Set all the material down again unchanged, without the pictures.

Entries on spatial positioning:
────────────────────────────────────────
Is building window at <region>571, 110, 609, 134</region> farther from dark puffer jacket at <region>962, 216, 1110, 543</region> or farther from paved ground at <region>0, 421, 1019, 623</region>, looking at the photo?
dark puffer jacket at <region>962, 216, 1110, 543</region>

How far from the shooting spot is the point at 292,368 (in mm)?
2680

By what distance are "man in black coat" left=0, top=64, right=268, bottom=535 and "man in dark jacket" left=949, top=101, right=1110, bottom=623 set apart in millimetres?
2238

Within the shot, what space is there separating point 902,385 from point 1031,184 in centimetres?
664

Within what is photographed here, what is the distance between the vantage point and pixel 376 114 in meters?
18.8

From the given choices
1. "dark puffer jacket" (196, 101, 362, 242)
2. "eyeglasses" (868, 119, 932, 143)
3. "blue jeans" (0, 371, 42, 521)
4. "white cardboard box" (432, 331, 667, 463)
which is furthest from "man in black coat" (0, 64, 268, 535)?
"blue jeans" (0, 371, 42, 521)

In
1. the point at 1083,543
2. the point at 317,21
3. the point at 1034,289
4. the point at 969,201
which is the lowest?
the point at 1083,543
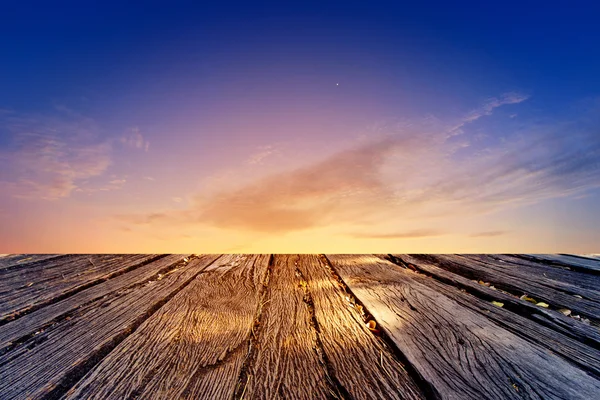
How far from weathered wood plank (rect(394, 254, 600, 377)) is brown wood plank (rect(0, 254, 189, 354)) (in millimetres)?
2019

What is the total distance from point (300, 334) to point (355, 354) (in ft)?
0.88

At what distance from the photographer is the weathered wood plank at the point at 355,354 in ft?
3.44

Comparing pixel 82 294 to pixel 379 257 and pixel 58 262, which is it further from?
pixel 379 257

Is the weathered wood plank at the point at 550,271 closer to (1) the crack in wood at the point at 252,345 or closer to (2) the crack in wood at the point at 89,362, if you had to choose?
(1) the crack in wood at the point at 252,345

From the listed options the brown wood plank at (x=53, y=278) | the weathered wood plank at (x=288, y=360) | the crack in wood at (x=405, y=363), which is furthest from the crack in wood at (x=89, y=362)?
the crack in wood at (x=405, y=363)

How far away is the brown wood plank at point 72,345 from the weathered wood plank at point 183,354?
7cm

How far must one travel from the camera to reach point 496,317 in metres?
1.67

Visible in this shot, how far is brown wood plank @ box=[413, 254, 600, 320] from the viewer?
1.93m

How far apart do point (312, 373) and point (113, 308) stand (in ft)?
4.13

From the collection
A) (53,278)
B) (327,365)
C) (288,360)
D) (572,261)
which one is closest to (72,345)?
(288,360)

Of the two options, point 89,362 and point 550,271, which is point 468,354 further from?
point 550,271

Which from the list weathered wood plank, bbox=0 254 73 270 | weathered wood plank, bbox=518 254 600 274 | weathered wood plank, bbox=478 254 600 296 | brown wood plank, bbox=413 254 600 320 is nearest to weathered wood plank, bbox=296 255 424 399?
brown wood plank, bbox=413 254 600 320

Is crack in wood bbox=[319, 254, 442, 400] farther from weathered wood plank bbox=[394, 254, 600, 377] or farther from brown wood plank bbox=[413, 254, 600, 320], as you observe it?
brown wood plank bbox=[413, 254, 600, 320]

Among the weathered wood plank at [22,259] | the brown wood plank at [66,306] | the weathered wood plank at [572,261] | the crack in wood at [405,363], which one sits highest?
────────────────────────────────────────
◆ **The response**:
Is building window at <region>571, 110, 609, 134</region> farther from dark puffer jacket at <region>962, 216, 1110, 543</region> or farther from paved ground at <region>0, 421, 1019, 623</region>, looking at the photo?
dark puffer jacket at <region>962, 216, 1110, 543</region>

How far from the shooting spot is the point at 292,368 (in mm)?
2680

By what distance are "man in black coat" left=0, top=64, right=268, bottom=535 and "man in dark jacket" left=949, top=101, right=1110, bottom=623 set apart in millimetres?
2238

Within the shot, what space is there separating point 902,385 from point 1031,184 in centimetres?
664

Within what is photographed here, what is the distance between the vantage point and pixel 376 114 in meters?
18.8

From the given choices
1. "dark puffer jacket" (196, 101, 362, 242)
2. "eyeglasses" (868, 119, 932, 143)
3. "blue jeans" (0, 371, 42, 521)
4. "white cardboard box" (432, 331, 667, 463)
which is furthest from "man in black coat" (0, 64, 268, 535)?
"blue jeans" (0, 371, 42, 521)

In
1. the point at 1083,543
2. the point at 317,21
3. the point at 1034,289
4. the point at 969,201
which is the lowest?
the point at 1083,543
How far from weathered wood plank (rect(394, 254, 600, 377)) is brown wood plank (rect(0, 254, 189, 354)) (in millimetres)?
2019

What is the total distance from point (300, 334) to point (355, 354) (in ft)?
0.88

At what distance from the photographer is the weathered wood plank at the point at 355,354 in ft?
3.44

Comparing pixel 82 294 to pixel 379 257 and pixel 58 262, which is it further from?
pixel 379 257

Is the weathered wood plank at the point at 550,271 closer to (1) the crack in wood at the point at 252,345 or closer to (2) the crack in wood at the point at 89,362, if you had to choose?
(1) the crack in wood at the point at 252,345

From the listed options the brown wood plank at (x=53, y=278) | the weathered wood plank at (x=288, y=360) | the crack in wood at (x=405, y=363), which is furthest from the crack in wood at (x=89, y=362)?
the crack in wood at (x=405, y=363)

How far away is the brown wood plank at point 72,345 from the weathered wood plank at point 183,354?
7cm

How far must one travel from the camera to reach point 496,317 in metres?
1.67

Visible in this shot, how far is brown wood plank @ box=[413, 254, 600, 320] from the viewer?
1.93m

How far apart do point (312, 373) and point (113, 308) stand (in ft)?
4.13

From the collection
A) (53,278)
B) (327,365)
C) (288,360)
D) (572,261)
which one is closest to (72,345)?
(288,360)

Of the two options, point 89,362 and point 550,271, which is point 468,354 further from?
point 550,271

Which from the list weathered wood plank, bbox=0 254 73 270 | weathered wood plank, bbox=518 254 600 274 | weathered wood plank, bbox=478 254 600 296 | brown wood plank, bbox=413 254 600 320 is nearest to weathered wood plank, bbox=296 255 424 399?
brown wood plank, bbox=413 254 600 320

Is crack in wood bbox=[319, 254, 442, 400] farther from weathered wood plank bbox=[394, 254, 600, 377] or farther from brown wood plank bbox=[413, 254, 600, 320], as you observe it?
brown wood plank bbox=[413, 254, 600, 320]

Among the weathered wood plank at [22,259] | the brown wood plank at [66,306] | the weathered wood plank at [572,261] | the crack in wood at [405,363], which one sits highest?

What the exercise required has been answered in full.